OpenAI’s long-hyped agent has just been officially released! Official introduction:Operatoris one of our first agents. These AIs can do the work for you independently -Just give it a task and it will execute it. Belike, give it a shopping list, and Operator can help you buy good things completely autonomously.


You can see that the operator's hands have left the keyboard, and all operations on the screen are completed by the Operator itself.

You can also use it to make restaurant reservations:


As soon as Ultraman's live broadcast ended, OpenAI President Brockman couldn't wait to announce:

2025 is the year of the intelligent agent.


And this time, Operator officially announced that it will be launched soon - but it is only available to Pro users for the time being.
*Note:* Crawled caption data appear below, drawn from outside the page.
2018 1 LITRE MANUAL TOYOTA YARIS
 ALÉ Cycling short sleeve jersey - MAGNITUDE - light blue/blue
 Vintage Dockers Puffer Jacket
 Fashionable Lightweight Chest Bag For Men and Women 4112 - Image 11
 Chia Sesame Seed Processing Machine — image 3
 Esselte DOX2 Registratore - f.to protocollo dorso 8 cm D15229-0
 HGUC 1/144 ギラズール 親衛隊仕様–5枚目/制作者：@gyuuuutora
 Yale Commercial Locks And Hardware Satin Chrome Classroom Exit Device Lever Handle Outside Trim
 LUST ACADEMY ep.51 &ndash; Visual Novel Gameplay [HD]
Yes, that is the big membership that costs 200 U.S. dollars (approximately RMB 1,458) a month.

After watching the live broadcast, netizens were still very excited and called it "Crazy Thursday".


But...


Well, Operator is very popular, but it would be even better if it was open source. DeepSeek and Meta are going to be doge.

Play with the browser without human assistance

There is no proof, let’s go through the official demo first to see how “independent” the Operator is.

It can be used on almost any website without human assistance.


Like finding a clam linguine recipe from Allrecipes and adding all the ingredients to my instacart cart?


The logic it operates is the same as humans, which pictures it sees and which buttons it should click.

This is different from other agents that use APIs or programming interfaces. It is based on text-based thinking chains for reasoning.


After confirming the menu, which store should you go to place your order?

The human further gives instructions, using Gus’s, and then the Operator will go to the corresponding website to start placing orders.


When encountering login, payment and other operations, the Operator will return the operation rights to the user.

In actual user testing, some bloggers found that if the Operator was blocked by Reddit, it would add the "Reddit" keyword to its search to find relevant posts.


Users can also add custom instructions to get a personalized experience. For example, set your preferred airline when booking flights.

The Operator allows users to save prompts for quick access on the home page, making it ideal for repetitive tasks such as replenishing stock on a shopping site.

The Operator can also run multiple tasks at the same time, like opening multiple web pages, such as ordering a personalized enamel mug on Etsy and booking a campsite on Hipcamp.


The bottom layer of Operator uses a new modelComputer-Using-Agent (CUA).

By combining GPT-4o’s visual capabilities with advanced inference reinforcement learning, CUA enables GUI interaction.

Operator can see the content of the web interface and use all operations allowed by the mouse and keyboard. This allows it to operate automatically without the need for custom API integration.

If you encounter problems or errors,Operators can self-correct using reasoning capabilities. and hands control back to the user when it gets stuck and needs help.

CUA achieved SOTA in both WebArena and WebVoyager benchmarks.


Currently, Pro members in the US can already use Operator through operator.chatgpt.com. Paying users such as Plus, Team, Enterprise and fat friends in other regions will have to wait, but OpenAI promises to integrate these functions into ChatGPT in the future.

OpenAI enters “Level 3”

In July 2024, OpenAI released the "Five-Step Process from AI to AGI":

Level1: Chatbots, AI can interact with people in a conversational manner.

Level2: Reasoners, AI technology solves human-level problems.

Level3: Agents, AI can perform some action tasks as a system.

Level4: Innovators, AI can develop innovative AI.

Level5: Organizations, AI can complete the work completed by an organization.

In its definition and planning at the time, OpenAI stated that it was only in the Level 1 stage and was approaching Level 2.

And now, with the release of Operator, Ultraman announced:

This is the beginning of our entry into Level 3.

It is worth noting that, as mentioned at the beginning, OpenAI quietly drew an important point: Operator is still just "first batch” rather than the only intelligent agent.

During the live broadcast, Ultraman also announced:

We will also be launching additional agents in the coming weeks and months.


OneMoreThing

Just before OpenAI’s live broadcast today, there is a small tidbit.

Two hours before the release of the Operator, OpenAI sent a tweet stating that it had fixed the problem of high error rates in ChatGPT and API.


Another false shot (doge) among netizens.


Another good news is that Ultraman also announced that the free version of ChatGPT will be able to use o3-mini.